Inconfondibili e famose le serie Picta, con pipe ispirate a quelle apparse nei dipinti di artisti famosi come Vincent Van Gogh, René Magritte, Pablo Picasso, Joan Miró. Calumet propone in quattro varianti e in tiratura limitatissima le forme e la tradizione degli Indiani d'America. Luciano è una interpretazione molto particolare (in due versioni) delle Calabash. Millennium è legata all'anno 2000: capolavori che si rivedranno solo fra 1000 anni.

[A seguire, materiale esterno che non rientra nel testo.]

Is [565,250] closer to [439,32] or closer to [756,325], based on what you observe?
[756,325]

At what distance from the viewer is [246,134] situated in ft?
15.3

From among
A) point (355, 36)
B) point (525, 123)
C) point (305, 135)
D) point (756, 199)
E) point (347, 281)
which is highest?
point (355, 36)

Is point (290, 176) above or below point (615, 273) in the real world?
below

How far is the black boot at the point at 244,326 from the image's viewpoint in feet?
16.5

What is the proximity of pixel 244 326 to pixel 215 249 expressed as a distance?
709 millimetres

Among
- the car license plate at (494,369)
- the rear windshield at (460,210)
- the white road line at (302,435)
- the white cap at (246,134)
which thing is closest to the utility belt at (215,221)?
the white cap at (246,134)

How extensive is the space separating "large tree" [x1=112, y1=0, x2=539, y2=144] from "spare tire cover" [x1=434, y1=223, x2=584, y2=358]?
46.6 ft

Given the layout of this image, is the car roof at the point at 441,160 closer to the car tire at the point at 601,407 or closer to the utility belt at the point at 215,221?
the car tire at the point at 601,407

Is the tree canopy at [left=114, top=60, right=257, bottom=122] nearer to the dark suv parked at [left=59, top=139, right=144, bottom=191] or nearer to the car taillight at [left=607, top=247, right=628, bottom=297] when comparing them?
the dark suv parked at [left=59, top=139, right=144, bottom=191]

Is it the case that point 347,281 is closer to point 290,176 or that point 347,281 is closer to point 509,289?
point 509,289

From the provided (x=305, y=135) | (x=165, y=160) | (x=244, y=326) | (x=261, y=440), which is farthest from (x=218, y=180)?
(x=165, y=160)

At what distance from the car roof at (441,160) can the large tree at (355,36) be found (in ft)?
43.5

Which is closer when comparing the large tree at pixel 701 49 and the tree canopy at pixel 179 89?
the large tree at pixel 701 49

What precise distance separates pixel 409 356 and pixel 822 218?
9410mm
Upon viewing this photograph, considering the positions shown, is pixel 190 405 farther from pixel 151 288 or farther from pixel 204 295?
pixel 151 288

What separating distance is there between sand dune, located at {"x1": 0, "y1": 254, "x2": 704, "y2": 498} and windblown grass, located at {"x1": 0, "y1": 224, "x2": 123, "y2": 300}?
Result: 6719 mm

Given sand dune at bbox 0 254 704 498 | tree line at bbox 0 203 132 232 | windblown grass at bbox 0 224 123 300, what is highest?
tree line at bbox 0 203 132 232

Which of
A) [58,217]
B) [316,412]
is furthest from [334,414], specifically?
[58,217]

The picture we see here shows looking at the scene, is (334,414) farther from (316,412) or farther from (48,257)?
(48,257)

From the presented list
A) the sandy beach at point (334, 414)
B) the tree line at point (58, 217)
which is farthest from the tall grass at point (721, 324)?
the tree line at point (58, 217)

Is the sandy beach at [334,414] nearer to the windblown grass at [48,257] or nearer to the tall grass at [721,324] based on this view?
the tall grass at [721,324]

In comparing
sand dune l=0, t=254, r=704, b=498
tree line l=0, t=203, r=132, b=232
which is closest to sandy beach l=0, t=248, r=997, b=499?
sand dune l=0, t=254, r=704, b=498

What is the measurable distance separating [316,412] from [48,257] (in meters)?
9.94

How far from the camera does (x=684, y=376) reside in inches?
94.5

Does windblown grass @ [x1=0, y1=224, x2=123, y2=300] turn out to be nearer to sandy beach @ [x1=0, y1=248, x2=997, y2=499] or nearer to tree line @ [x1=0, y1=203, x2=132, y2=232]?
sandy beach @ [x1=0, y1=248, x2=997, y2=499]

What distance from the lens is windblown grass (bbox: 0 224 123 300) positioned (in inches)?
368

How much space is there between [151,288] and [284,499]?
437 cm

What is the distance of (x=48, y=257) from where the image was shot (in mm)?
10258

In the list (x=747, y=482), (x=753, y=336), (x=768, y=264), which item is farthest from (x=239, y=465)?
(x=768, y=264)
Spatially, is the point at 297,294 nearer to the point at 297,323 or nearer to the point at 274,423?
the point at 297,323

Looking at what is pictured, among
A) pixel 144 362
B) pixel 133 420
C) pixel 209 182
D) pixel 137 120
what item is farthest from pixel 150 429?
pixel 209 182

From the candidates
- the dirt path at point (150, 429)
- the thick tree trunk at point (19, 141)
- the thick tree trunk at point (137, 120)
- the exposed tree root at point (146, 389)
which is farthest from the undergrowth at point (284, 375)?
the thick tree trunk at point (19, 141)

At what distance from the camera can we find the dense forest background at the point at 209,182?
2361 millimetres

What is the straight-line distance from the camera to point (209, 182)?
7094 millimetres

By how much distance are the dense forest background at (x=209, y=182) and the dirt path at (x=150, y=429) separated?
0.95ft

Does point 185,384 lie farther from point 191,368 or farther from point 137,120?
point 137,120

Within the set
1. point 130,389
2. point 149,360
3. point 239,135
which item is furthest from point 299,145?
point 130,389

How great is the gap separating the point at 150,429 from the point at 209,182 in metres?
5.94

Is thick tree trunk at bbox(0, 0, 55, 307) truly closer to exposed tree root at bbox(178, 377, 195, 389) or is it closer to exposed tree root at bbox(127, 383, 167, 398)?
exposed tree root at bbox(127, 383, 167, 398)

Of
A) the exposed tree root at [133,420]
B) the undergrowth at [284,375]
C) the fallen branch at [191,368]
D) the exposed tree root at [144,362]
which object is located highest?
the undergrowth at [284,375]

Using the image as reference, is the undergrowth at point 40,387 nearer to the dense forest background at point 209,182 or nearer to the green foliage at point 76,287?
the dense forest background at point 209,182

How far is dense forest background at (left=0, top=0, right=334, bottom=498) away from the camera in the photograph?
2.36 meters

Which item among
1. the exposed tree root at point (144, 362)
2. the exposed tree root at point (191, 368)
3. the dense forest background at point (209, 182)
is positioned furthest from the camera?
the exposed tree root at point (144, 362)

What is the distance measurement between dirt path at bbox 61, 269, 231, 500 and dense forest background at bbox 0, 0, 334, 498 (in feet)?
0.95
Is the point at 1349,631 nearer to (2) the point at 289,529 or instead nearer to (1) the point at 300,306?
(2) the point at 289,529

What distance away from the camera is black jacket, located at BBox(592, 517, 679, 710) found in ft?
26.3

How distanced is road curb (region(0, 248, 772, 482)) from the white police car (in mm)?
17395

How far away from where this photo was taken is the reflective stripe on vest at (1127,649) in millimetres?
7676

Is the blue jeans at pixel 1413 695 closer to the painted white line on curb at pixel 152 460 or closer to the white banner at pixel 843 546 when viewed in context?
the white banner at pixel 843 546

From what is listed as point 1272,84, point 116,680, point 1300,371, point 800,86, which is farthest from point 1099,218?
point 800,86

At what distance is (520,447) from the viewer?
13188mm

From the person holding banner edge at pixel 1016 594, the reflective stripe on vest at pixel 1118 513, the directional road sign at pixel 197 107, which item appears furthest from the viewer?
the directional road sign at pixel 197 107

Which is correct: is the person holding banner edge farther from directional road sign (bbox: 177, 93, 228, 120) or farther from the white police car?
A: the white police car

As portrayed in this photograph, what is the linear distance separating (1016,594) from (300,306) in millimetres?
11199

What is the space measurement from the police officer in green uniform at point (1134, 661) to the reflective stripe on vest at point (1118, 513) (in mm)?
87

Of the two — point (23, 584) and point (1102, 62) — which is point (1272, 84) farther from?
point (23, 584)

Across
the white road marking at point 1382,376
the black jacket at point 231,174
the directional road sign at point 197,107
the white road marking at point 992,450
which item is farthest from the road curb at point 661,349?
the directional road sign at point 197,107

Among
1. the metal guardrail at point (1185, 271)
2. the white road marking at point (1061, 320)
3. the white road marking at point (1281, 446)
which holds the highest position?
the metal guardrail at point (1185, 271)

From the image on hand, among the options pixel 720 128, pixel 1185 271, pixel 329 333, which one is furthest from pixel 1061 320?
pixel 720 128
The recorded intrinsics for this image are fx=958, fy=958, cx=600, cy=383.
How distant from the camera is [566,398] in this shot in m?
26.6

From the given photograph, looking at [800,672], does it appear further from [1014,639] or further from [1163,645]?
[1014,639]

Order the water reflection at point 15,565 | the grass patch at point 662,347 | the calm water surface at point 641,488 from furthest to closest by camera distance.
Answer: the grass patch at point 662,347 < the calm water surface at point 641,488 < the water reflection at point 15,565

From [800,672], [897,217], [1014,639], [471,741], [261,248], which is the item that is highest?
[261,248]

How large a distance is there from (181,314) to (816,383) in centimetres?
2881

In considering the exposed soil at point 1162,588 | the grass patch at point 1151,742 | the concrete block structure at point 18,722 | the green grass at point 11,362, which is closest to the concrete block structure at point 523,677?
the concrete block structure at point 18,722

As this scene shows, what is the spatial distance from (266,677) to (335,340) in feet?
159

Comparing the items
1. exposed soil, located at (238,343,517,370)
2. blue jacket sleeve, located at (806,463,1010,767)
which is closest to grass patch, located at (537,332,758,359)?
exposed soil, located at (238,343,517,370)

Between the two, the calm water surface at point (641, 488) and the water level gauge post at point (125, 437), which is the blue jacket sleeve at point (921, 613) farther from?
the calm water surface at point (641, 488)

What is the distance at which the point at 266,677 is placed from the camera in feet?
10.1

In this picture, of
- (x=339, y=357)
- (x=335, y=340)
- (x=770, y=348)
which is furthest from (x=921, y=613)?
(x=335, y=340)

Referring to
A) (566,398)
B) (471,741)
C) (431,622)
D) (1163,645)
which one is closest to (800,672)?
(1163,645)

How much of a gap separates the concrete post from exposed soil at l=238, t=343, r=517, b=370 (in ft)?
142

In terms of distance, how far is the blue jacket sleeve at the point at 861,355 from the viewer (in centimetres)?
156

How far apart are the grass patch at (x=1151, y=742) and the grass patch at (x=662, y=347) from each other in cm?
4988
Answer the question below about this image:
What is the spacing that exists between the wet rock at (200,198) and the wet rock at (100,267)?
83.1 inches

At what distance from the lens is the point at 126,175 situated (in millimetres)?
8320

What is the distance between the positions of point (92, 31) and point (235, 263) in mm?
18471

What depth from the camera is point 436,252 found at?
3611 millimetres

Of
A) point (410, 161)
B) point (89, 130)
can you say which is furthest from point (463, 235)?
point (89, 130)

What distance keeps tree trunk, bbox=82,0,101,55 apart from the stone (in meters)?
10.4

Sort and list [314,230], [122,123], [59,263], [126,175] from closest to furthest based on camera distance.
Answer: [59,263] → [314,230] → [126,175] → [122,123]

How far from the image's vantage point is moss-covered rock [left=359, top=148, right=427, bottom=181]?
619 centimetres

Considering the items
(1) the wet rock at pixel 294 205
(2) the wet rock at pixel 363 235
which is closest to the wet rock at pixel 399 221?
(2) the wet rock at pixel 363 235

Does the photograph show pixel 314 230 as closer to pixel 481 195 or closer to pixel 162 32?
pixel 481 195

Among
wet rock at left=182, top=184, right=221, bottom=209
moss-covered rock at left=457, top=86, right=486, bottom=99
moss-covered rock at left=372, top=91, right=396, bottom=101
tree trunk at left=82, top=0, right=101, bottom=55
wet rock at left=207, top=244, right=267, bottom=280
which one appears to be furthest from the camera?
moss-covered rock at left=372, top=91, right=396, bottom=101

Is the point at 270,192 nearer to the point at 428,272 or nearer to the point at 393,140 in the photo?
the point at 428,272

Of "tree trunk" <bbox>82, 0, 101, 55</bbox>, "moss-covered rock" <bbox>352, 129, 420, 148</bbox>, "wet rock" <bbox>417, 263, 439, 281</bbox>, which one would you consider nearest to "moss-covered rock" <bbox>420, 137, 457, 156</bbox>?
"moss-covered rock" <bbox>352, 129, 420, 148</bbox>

Iucunda: da un segretissimo trattamento a olio, un fumo particolarmente dolce. Delecta, Pulchra, Flatus, Imago, Melolontha, Cymatium si distinguono per le particolarissime vere: quella di Cymatium richiama un capitello. Leonardo da Vinci: pipe dal fumo particolarmente fresco ispirate a un disegno attribuito al grande tecnico e artista. Albus et Niger si distinge per il contrasto fra la testa scura e il bocchino di bianco metacrilato raccordati da una doppia vera in argento. Historica ripropone ogni anno un vecchio modello di Guidi rivisitato in chiave moderna.
Gemma è ancor oggi la serie di punta: produzione limitata, il massimo in quanto a lavorazione e qualità della radica. Ulteriore tocco di raffinatezza, la pietra preziosa incastonata nel bocchino entro un anello d'oro 18 carati: il tipo di pietra (smeraldo, granato, zaffiro, rubino, brillante in un "brillante" crescendo di perfezione) indica il grado di qualità.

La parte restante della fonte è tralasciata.